The plot shows CD3+ cells in the tissue. On the left are the CD3+ cells defined by InForm and on the right are the CD3+ cells predicted using SPIAT.
Specifying each Phenotype can be tedious if the Phenotype consists of multiple markers. To make it easier, SPIAT define_celltypes
can be used to add a column indicating the cell type. By default the column is called Cell.Type. The difference between Phenotype and Cell.Type is that phenotype represents all the markers present on the cell but Cell.Type is the identity of the cell.
formatted_image <- define_celltypes(formatted_image, phenotypes = c("AMACR", "CD3,CD4", "CD3,CD8", "CD3", "PDL-1"), names = c("Tumour", "T_helper", "T_cyto", "T_other", "PDL1"))
## [1] "AMACR" "CD3,CD4" "CD3,CD8" "CD3" "PDL-1"
## [1] "Tumour" "T_helper" "T_cyto" "T_other" "PDL1"
Incorrect or unreliable phenotyping of cells may also be identified through comparing the marker level for cells labelled positive and negative for a marker. Cells positive for a marker should have high levels of the marker. An unclear separation of marker intensities between positive and negative cells would suggest phenotypes have not been accurately assigned. We can use marker_intensity_boxplot
to produce a boxplot for cells phenotyped as being positive or negative for a marker.

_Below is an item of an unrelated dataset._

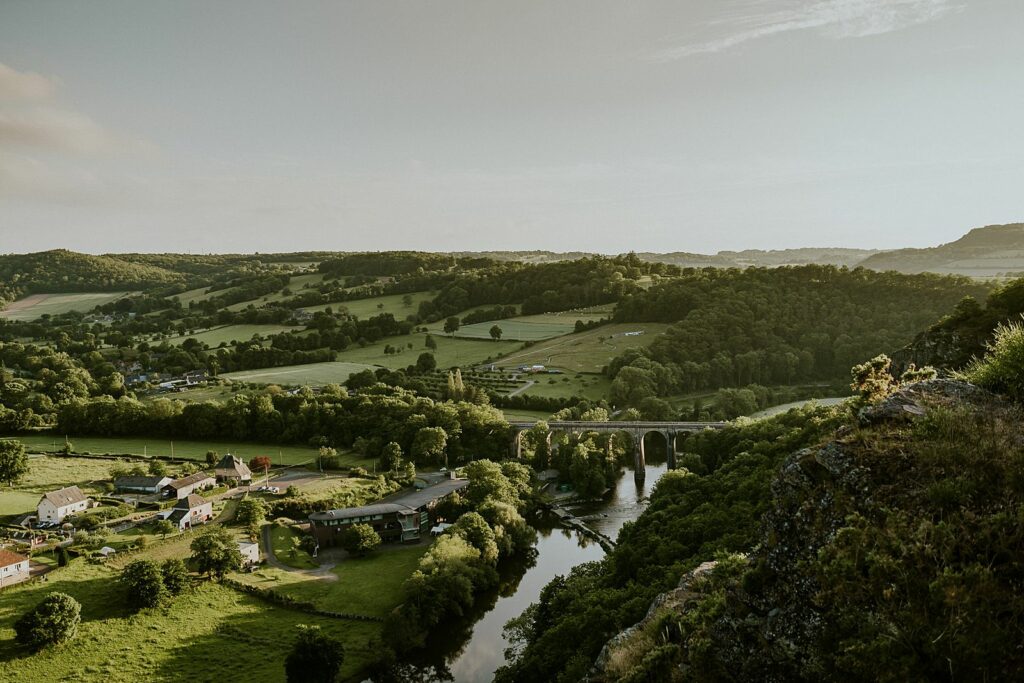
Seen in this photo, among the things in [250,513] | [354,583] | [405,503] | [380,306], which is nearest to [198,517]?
[250,513]

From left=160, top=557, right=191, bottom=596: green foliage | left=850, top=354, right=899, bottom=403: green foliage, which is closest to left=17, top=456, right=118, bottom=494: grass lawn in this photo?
left=160, top=557, right=191, bottom=596: green foliage

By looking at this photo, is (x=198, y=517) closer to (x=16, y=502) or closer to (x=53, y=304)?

marker_intensity_boxplot(formatted_image, "CD3")
Note that some negative cells will have high marker intensity, and vice versa. This is because HALO and InForm use machine learning to determine positive cells, and not a strict threshold, and also take into account properties such as cell shape, nucleus size etc. .
Uneven marker staining or high background intensity can be identified with plot_cell_marker_levels
. This produces a scatter plot of the intensity of a marker in each cell. Cells that were not phenotyped as being positive for the particular marker are excluded.

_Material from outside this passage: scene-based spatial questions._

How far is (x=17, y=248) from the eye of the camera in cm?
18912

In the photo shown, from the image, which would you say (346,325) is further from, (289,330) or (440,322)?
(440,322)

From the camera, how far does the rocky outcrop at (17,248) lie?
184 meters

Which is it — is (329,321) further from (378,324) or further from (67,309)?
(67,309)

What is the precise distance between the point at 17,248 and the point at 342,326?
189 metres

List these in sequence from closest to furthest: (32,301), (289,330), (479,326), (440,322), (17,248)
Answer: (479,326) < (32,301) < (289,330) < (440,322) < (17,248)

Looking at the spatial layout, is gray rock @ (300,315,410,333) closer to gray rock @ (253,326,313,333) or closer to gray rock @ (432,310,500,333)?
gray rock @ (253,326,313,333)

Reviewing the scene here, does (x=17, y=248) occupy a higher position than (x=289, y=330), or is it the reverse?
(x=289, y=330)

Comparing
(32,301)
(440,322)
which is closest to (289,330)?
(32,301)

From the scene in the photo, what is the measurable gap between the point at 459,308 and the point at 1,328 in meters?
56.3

plot_cell_marker_levels(formatted_image, "CD3")
For large images, there is also the option of ‘blurring’ the image, where the image is split into multiple small areas, and marker intensities are averaged within each. The image is blurred based on the num_splits
parameter.
plot_marker_level_heatmap(formatted_image, num_splits = 100, "AMACR")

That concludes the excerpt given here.